● Extract provided:

>> START

# JM Imports still operating?



## nozza1 (Jan 13, 2007)

Whats the story here, everytime l ring the parts department, it never gets answered.
Eventually got through to the sales department, only to be told that JMparts department has nothing to do with JMimports, its a separate company and that Kieran no longer works there.

Anyone had recent dealings withese guys, seemd to be talk of the town a little while back.


----------



## curious (Jun 11, 2007)

There a post on their page from a few days ago saying they will honour all deals, but JM parts is longer trading.



Sent from my SM-G900F using Tapatalk


----------



## leeK9 (Jun 23, 2014)

Public Announcement - AS of today -
REF JM-Parts Business (Kieran Bolton).
JM Parts which is separate business from JM-Imports few units up from us is no longer operating as of today 01/08/2017.
However we are going to help finalise kierans orders from JM-Parts he has due in or not been resolved for his customers.

>> END

Stored records:
>> START

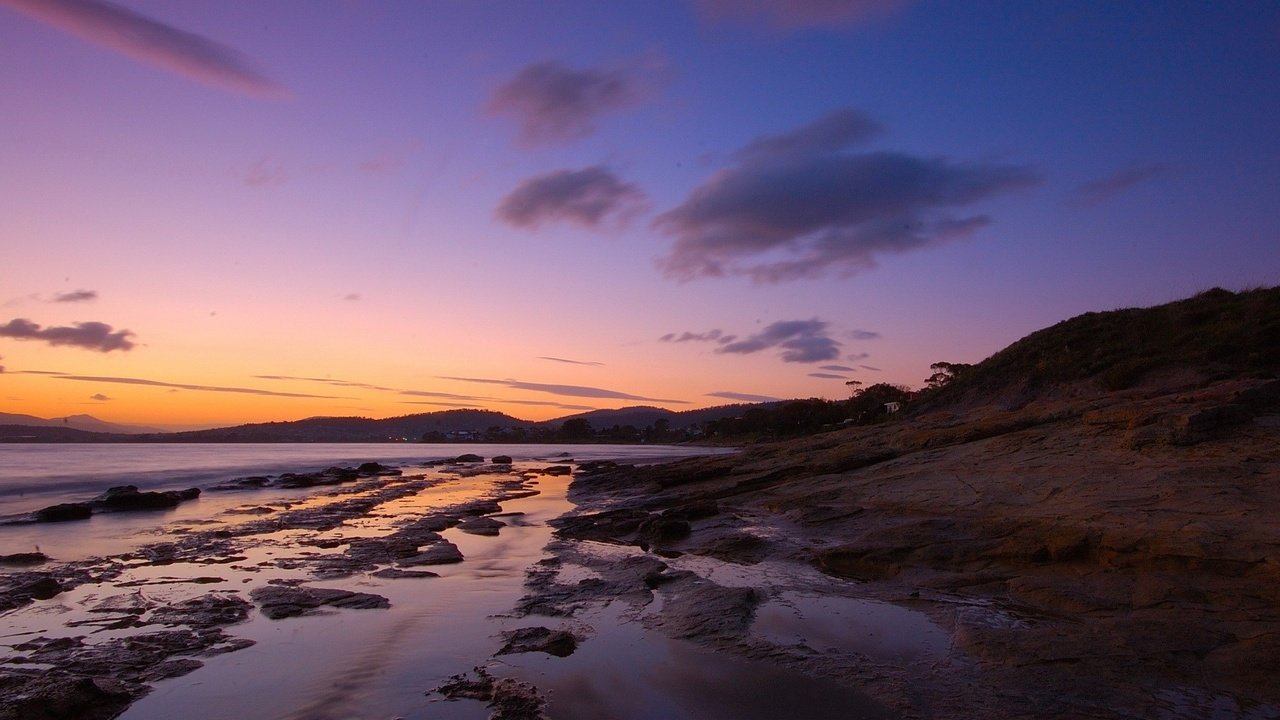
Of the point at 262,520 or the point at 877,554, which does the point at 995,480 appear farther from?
the point at 262,520

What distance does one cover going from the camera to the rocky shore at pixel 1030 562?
19.1 feet

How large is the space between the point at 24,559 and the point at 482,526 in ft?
29.6

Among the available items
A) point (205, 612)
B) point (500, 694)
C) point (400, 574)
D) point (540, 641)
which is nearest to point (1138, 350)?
point (540, 641)

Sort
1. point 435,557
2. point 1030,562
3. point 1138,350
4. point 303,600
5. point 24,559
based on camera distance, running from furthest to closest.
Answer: point 1138,350
point 24,559
point 435,557
point 303,600
point 1030,562

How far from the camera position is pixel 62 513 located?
1988 centimetres

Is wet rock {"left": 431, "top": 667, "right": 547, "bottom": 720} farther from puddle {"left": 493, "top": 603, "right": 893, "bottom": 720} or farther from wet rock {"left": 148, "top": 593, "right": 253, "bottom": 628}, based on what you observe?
wet rock {"left": 148, "top": 593, "right": 253, "bottom": 628}

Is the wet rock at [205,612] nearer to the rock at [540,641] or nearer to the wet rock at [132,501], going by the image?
the rock at [540,641]

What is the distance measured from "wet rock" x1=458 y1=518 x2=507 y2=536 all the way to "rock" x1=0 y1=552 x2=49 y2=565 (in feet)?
27.1

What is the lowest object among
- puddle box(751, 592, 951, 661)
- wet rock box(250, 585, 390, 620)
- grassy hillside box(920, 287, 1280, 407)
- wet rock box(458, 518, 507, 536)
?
wet rock box(458, 518, 507, 536)

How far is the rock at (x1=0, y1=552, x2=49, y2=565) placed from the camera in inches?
503

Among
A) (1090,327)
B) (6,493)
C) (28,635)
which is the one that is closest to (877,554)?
(28,635)

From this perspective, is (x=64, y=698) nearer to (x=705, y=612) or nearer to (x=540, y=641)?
(x=540, y=641)

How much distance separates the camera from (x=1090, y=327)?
32031 mm

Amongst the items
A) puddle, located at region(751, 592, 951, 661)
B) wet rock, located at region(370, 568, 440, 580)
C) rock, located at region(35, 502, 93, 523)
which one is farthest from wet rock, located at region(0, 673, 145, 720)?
rock, located at region(35, 502, 93, 523)
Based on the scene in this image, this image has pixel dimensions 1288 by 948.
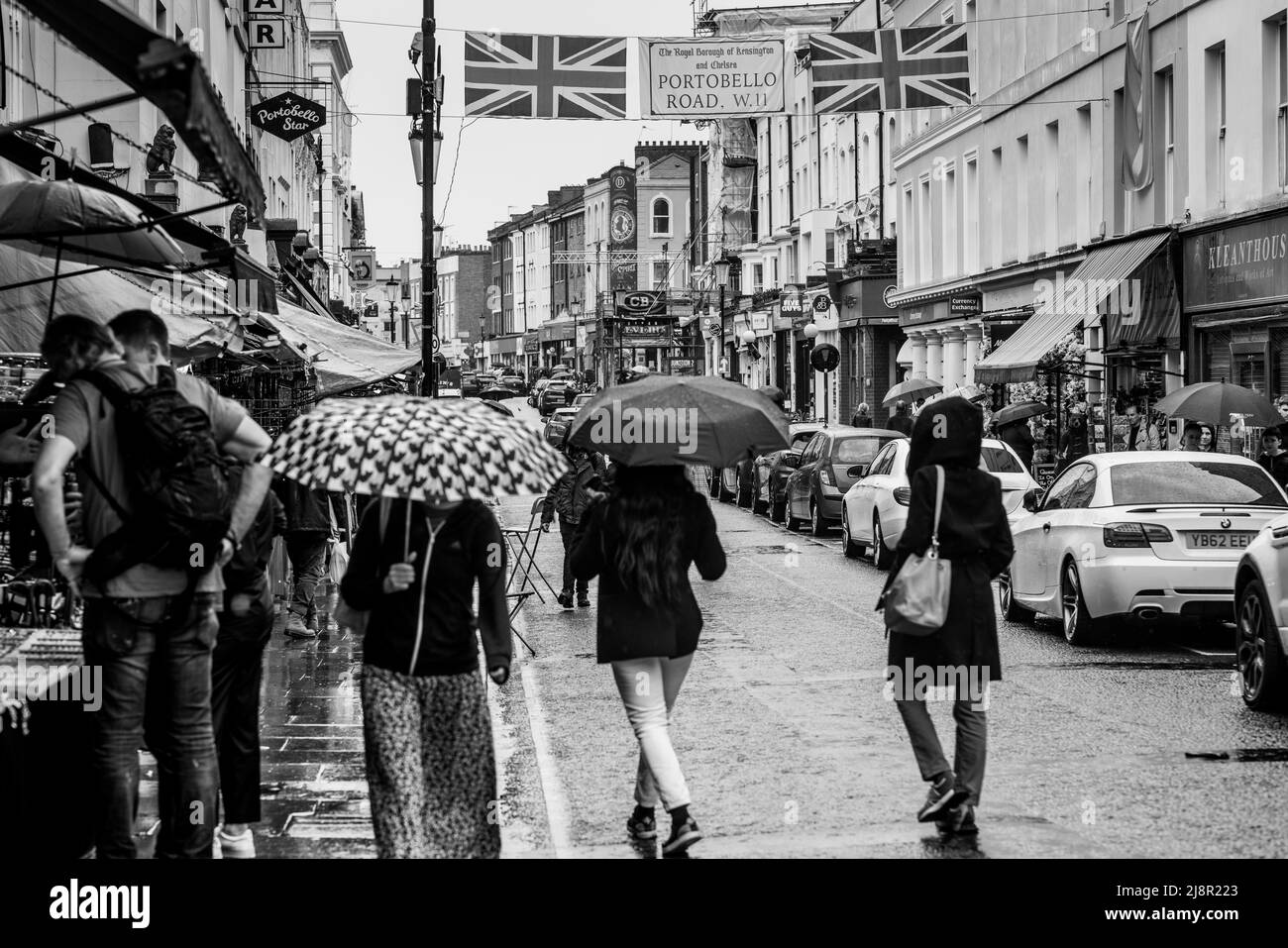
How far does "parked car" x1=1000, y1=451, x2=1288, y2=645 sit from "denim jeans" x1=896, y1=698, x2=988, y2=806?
5371 mm

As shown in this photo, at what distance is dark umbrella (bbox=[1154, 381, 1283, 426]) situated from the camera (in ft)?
60.0

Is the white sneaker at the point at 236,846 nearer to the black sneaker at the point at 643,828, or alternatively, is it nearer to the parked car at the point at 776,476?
the black sneaker at the point at 643,828

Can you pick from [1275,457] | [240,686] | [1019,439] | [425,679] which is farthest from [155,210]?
[1019,439]

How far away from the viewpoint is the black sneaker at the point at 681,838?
22.9 feet

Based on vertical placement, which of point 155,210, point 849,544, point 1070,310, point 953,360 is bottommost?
point 849,544

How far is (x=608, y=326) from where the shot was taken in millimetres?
85125

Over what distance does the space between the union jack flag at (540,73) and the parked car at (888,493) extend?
5.40m

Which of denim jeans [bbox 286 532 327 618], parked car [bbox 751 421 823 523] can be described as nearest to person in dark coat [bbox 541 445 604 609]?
denim jeans [bbox 286 532 327 618]

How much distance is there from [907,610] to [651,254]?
99.6 metres

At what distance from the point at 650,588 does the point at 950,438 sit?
1.53 meters

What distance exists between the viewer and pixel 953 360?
41.0 m
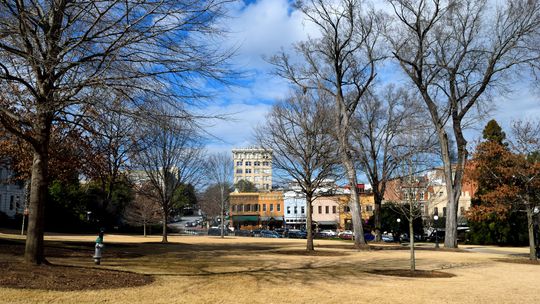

>> END

● Written problem 1: In the forum thread about JM Imports, whose name is given for the JM-Parts business in the public announcement?
● Written problem 2: Write the next part of the forum thread about JM Imports, picking up after its final sentence.
This data has no connection to the forum thread.

● Output 1: Kieran Bolton

● Output 2:
As its a seperate company please bear with us while we get info from kieran on orders due or any issues etc.
So if you have any orders due in please email - [email protected]
Send any details and we will try our best to liease with kieran and try sort anything out thats not been resolved.
Jm-imports will carry on selling parts as per usual nothing has changed that way.
Regards Jurgen Vallons


----------



## Chronos (Dec 2, 2013)

Why did they have similar names, if they are separate companies? But in the same location.


----------



## Kadir (Mar 23, 2008)

Where has Kieran gone now?


----------



## Mookistar (Feb 5, 2004)

Chronos said:


> Why did they have similar names, if they are separate companies? But in the same location.


Different companies means neither can affect the others bottom line. I'm waiting to speak to Jurgen but assume they've decided to change direction. Until then I think it best not to speculate.


----------



## Skint (Oct 11, 2014)

Had a Jun air scoop on order for months and still not appeared. Hope Jurgen can sort it as I stripped car months ago for it to be ready to fit straight away.


----------



## Jm-Imports (Feb 12, 2007)

Just been pointed to this so will clear the confusion.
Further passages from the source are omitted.